START ENTRIES SHOWN
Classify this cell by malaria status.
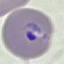

It is parasitized.

Summary:
  - Image type: automatically extracted cell patch, resized to 64 × 64 pixels
  - Preparation: thin blood smear
  - Stain: Giemsa
  - Capture: smartphone camera at the microscope eyepiece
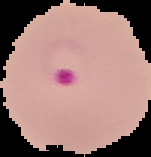
Summary:
  - Image size: 151×157 pixels
  - Preparation: thin blood smear
  - Image type: segmented cell region with the area outside set to black
  - Malaria status: parasitized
END ENTRIES SHOWN
DIRECTIONS. In the records above, locate every line with the string "type" and copy it.

SOLUTION FOR THIS PROBLEM.
  - Image type: automatically extracted cell patch, resized to 64 × 64 pixels
  - Image type: segmented cell region with the area outside set to black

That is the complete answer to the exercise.